Las Vegas Sun

May 10, 2024

Guest Column:

Investors would benefit from bill

Senate Majority Leader Aaron Ford recently presented Senate Bill 383, a measure aimed at ensuring financial planners, advisers and broker-dealers are required under law to put the interests of their clients first when investing their savings. This requirement is commonly known as the Fiduciary Rule.

This bill should clear the Legislature and be signed by Gov. Brian Sandoval with ease, but of course everything changes when money enters the picture. The bill made it out of the Senate, but without the support of a single Republican. This perplexes me.

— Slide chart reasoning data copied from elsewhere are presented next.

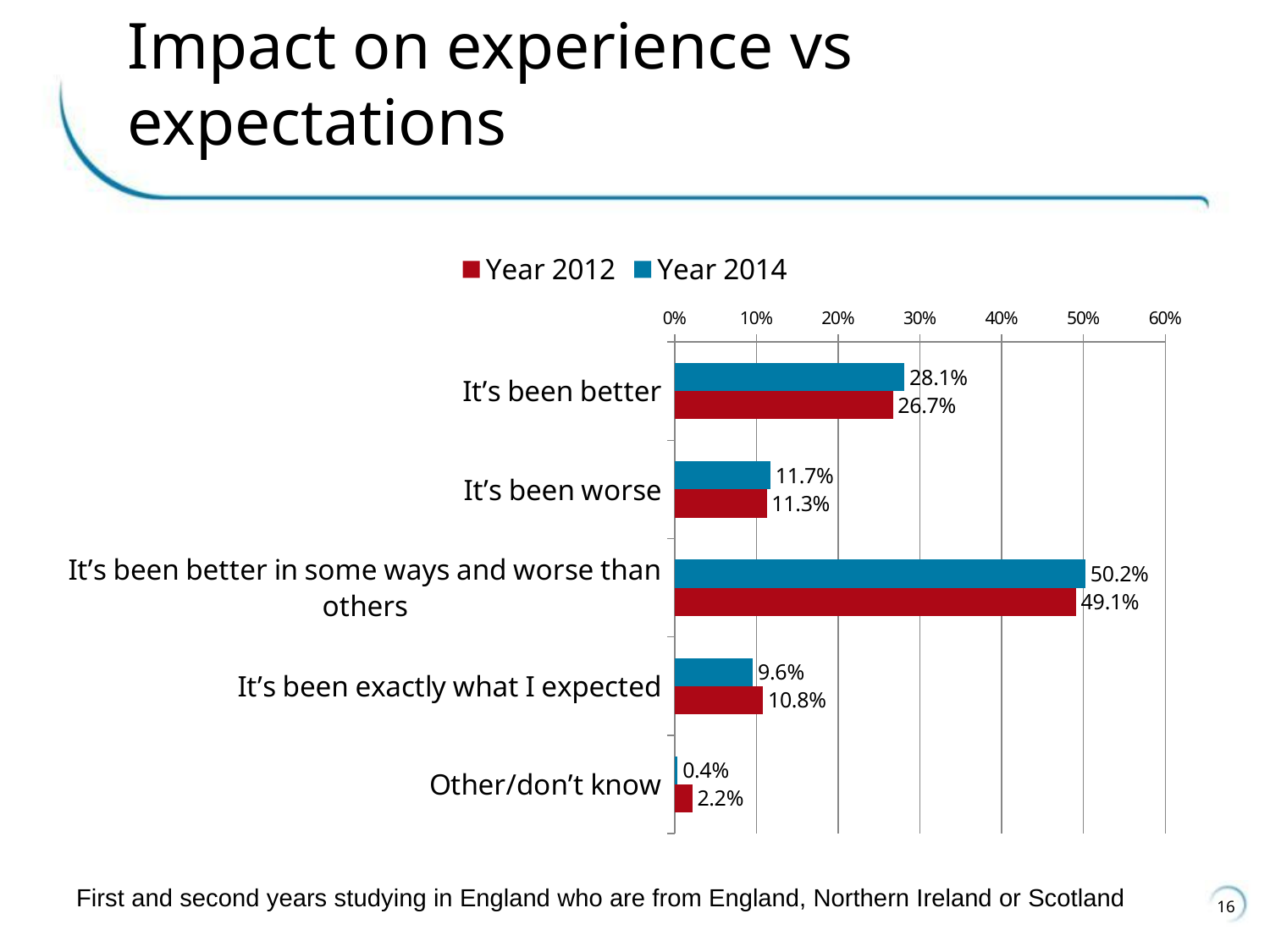
What kind of chart is shown on the slide? Bar chart What is the difference between the Year 2014 and Year 2012 values for "It's been better in some ways and worse than others"? 1.1% For "It's been exactly what I expected", which year has the larger value, Year 2012 or Year 2014? Year 2012 Which category has the highest Year 2014 value? It's been better in some ways and worse than others How many series does the legend list? 2 Is the Year 2012 value for "It's been worse" greater or less than 20%? less What is the Year 2012 value for "It's been exactly what I expected"? 10.8% How many categories are shown on the chart? 5 What is the Year 2014 value for "It's been better"? 28.1% What is the Year 2012 value for "Other/don't know"? 2.2% Which colour represents Year 2014 in the chart? Blue Which category has the lowest Year 2012 value? Other/don't know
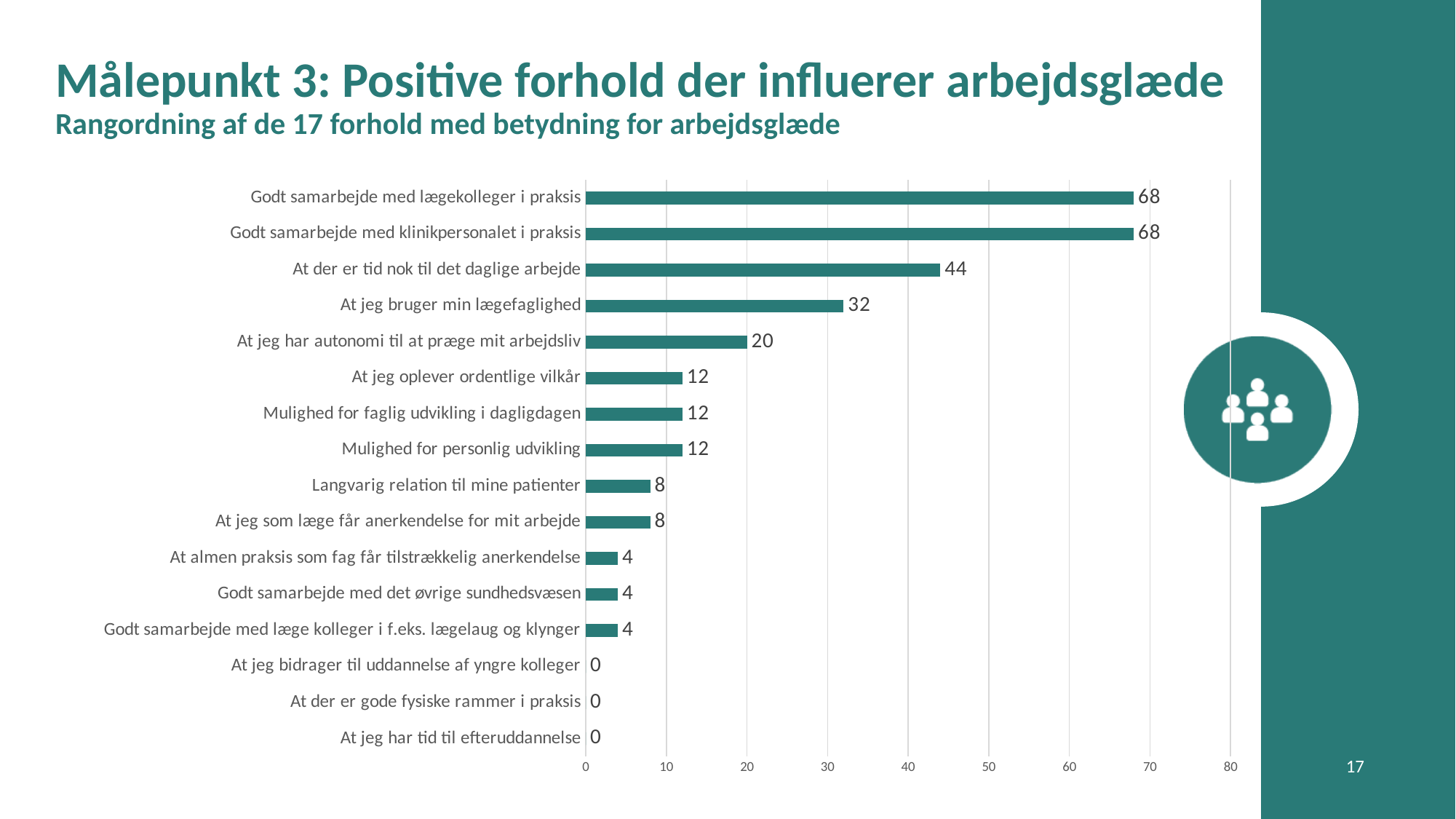
What is the subtitle of the slide above the chart? Rangordning af de 17 forhold med betydning for arbejdsglæde What is the value for "At jeg bruger min lægefaglighed"? 32 What kind of chart is shown on the slide? Bar chart How many categories are shown in the chart? 16 What is the value for "At jeg har autonomi til at præge mit arbejdsliv"? 20 What is the value for "At der er tid nok til det daglige arbejde"? 44 Which has a larger value: "At der er tid nok til det daglige arbejde" or "At jeg bruger min lægefaglighed"? At der er tid nok til det daglige arbejde Is the value for "At jeg har autonomi til at præge mit arbejdsliv" greater or less than 30? less What is the value for "Langvarig relation til mine patienter"? 8 What is the difference between the values for "Godt samarbejde med lægekolleger i praksis" and "At der er tid nok til det daglige arbejde"? 24 What is the value for "At jeg har tid til efteruddannelse"? 0 What is the highest value shown in the chart? 68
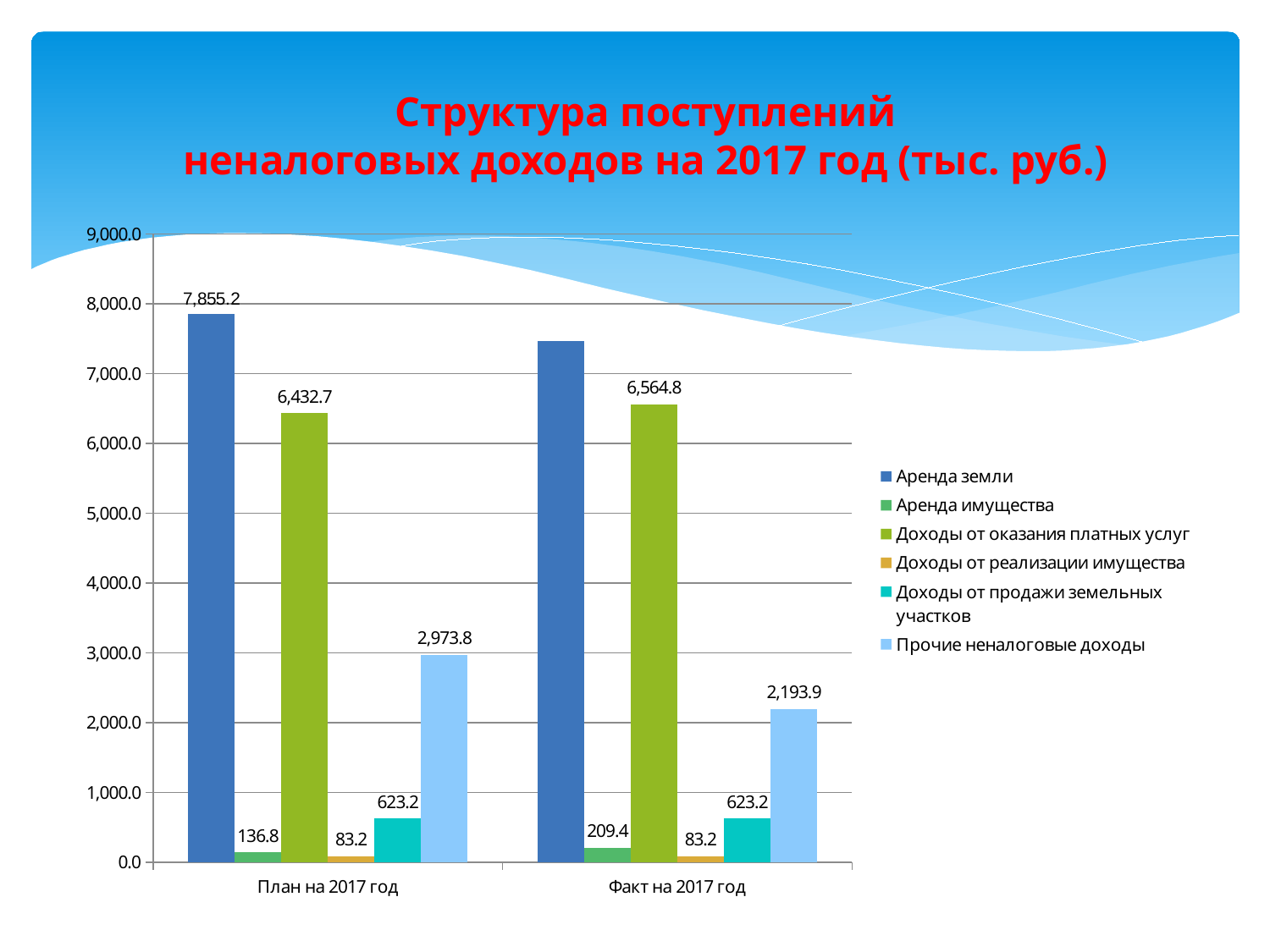
How many categories are shown on the x axis? 2 How many series does the legend list? 6 What is the value for Прочие неналоговые доходы in План на 2017 год? 2,973.8 Which series has the highest value in План на 2017 год? Аренда земли What is the value for Аренда земли in План на 2017 год? 7,855.2 What is the value for Аренда имущества in Факт на 2017 год? 209.4 Is the value for Аренда земли in Факт на 2017 год greater or less than 7,000.0? greater Which is larger: Доходы от оказания платных услуг in План на 2017 год or in Факт на 2017 год? Факт на 2017 год Which series has the lowest value in Факт на 2017 год? Доходы от реализации имущества What is the value for Доходы от оказания платных услуг in Факт на 2017 год? 6,564.8 What kind of chart is shown on the slide? Bar chart What is the difference between Прочие неналоговые доходы in План на 2017 год and in Факт на 2017 год? 779.9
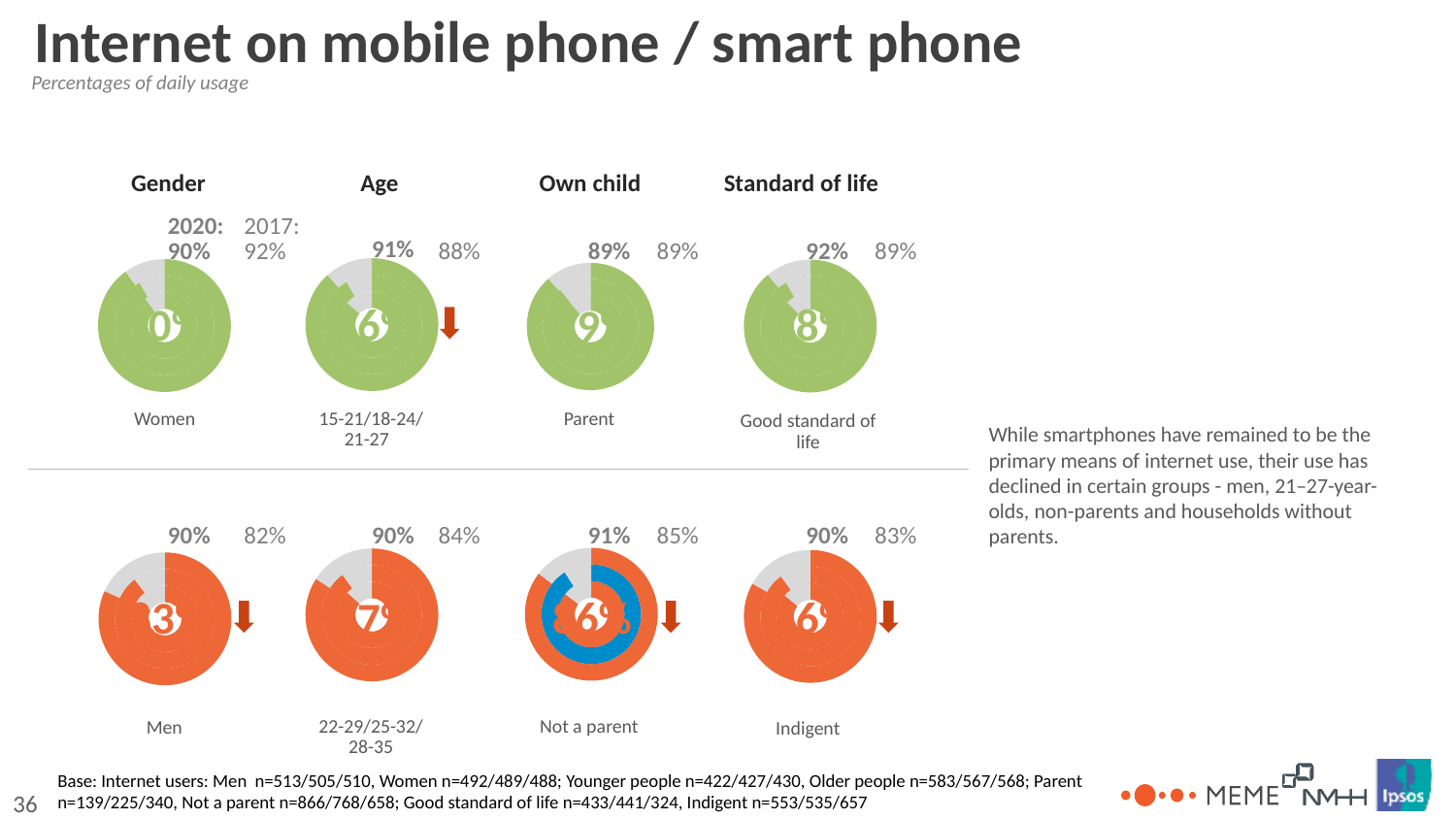
In the Women chart, is the 2020 value larger or smaller than the 2017 value? smaller In the Men chart, what is the difference between the 2020 and 2017 percentages? 8 percentage points What type of chart is used to show each group's percentage on the slide? Donut (pie) chart In the Men chart, what was the 2017 percentage of daily usage? 82% In the Women chart, what is the 2020 percentage of daily usage? 90% In the Good standard of life chart, what is the difference between the 2020 and 2017 values? 3 percentage points In the Indigent chart, what was the 2017 percentage? 83% How many donut charts are shown on the slide? 8 Which group has the lowest 2017 percentage across all the charts on the slide? Men In the Parent chart, did the percentage change between 2017 and 2020? No, it stayed at 89% In the Not a parent chart, what is the 2020 percentage? 91% Which group has the highest 2020 percentage across all the charts on the slide? Good standard of life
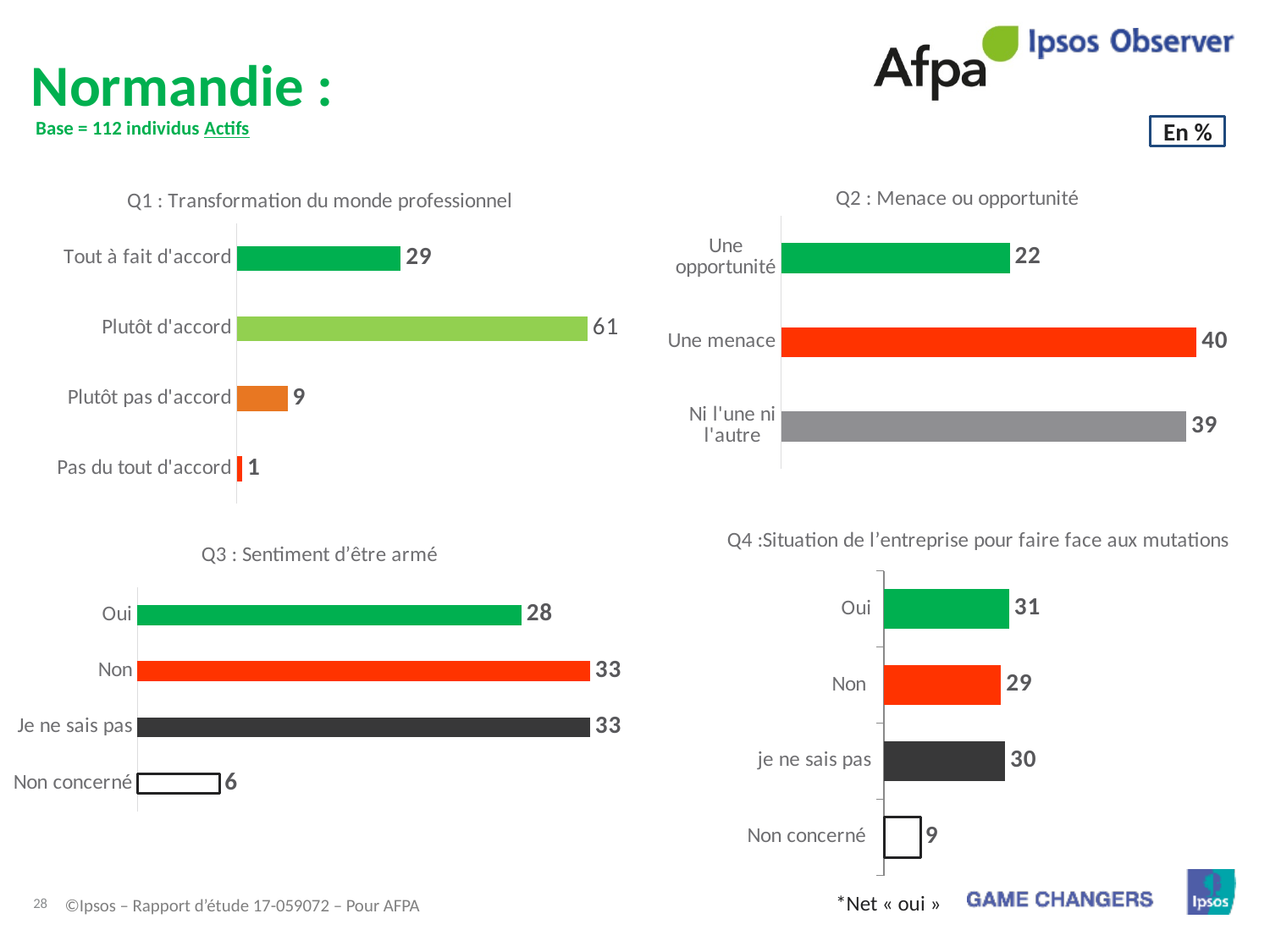
In the Q1 : Transformation du monde professionnel chart, what is the difference between Tout à fait d'accord and Plutôt pas d'accord? 20 In the Q2 : Menace ou opportunité chart, which category has the highest value? Une menace In the Q3 : Sentiment d'être armé chart, which is larger, Oui or Non? Non In the Q1 : Transformation du monde professionnel chart, what is the value for Plutôt d'accord? 61 In the Q1 : Transformation du monde professionnel chart, which category has the lowest value? Pas du tout d'accord In the Q4 : Situation de l'entreprise pour faire face aux mutations chart, what is the value for je ne sais pas? 30 In the Q2 : Menace ou opportunité chart, how many categories are shown? 3 What kind of chart is the Q1 : Transformation du monde professionnel chart? Bar chart In the Q4 : Situation de l'entreprise pour faire face aux mutations chart, how many categories are shown? 4 In the Q3 : Sentiment d'être armé chart, what is the value for Non concerné? 6 In the Q2 : Menace ou opportunité chart, what is the value for Une menace? 40 In the Q3 : Sentiment d'être armé chart, what is the difference between Non and Oui? 5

I have spent the last 37 years as a professional insurance agent specializing in, but not limited to, coverage for seniors. Most people have no idea what the word fiduciary means and may not understand that SB 383 is a bill to protect their hard-earned retirement from less-than-ethical broker/dealers and people who give investment advice. I have personally met many seniors who have been taken advantage of by unethical broker-dealers, either losing their retirement funds or being steered into investments that benefited the broker-dealer more than the client.

In its simplest form, fiduciary means “a level of trust.” An accountant operates as a fiduciary. A title company operates as a fiduciary. Your bank operates as a fiduciary. In most states an insurance agent operates as a fiduciary. You trust that they will do right where your finances are concerned. Fiduciaries are held to a higher standard because you trust they will not do you any harm when dealing with your money.

At the federal level, a new fiduciary standard was supposed to go into effect this month that would have made SB 383 unnecessary. Unfortunately, the Trump administration halted the scheduled implementation of this new standard. Now it is up to the state of Nevada to protect our seniors from irresponsible investment advisers and broker-dealers.

Is SB 383 really necessary? You be the judge. Not too many years ago, I met with a prospective client, age 77, who had gone to a financial adviser/broker when she retired at age 62. He advised her to put 100 percent of her liquid assets into the stock market. She started with $106,000 at age 62, and now had $142,00 in her account at age 77. Her return on investment in 15 years amounted to just over 2 percent per year. Her financial adviser/broker however, had made well over 5 percent per year in fees from her money. He made $85,000 from her investments by churning her account, and she made $36,000. Nice work if you can get it. Was he acting in her best interest?

This example is not an isolated incident; I could provide many more. This type of abuse is happening every day to elderly people all over the country who are not protected against those who would take advantage of their lack of financial acumen. Sen. Ford’s bill will change that by putting financial advisers and broker-dealers under the same fiduciary rules as financial planners. Isn’t it time that financial planners, advisers and broker-dealers be required to put their client’s needs before their own? I believe it is, along with countless Nevadans who deserve to have their hard-earned savings protected.

Richard W. Munk is a Las Vegas resident.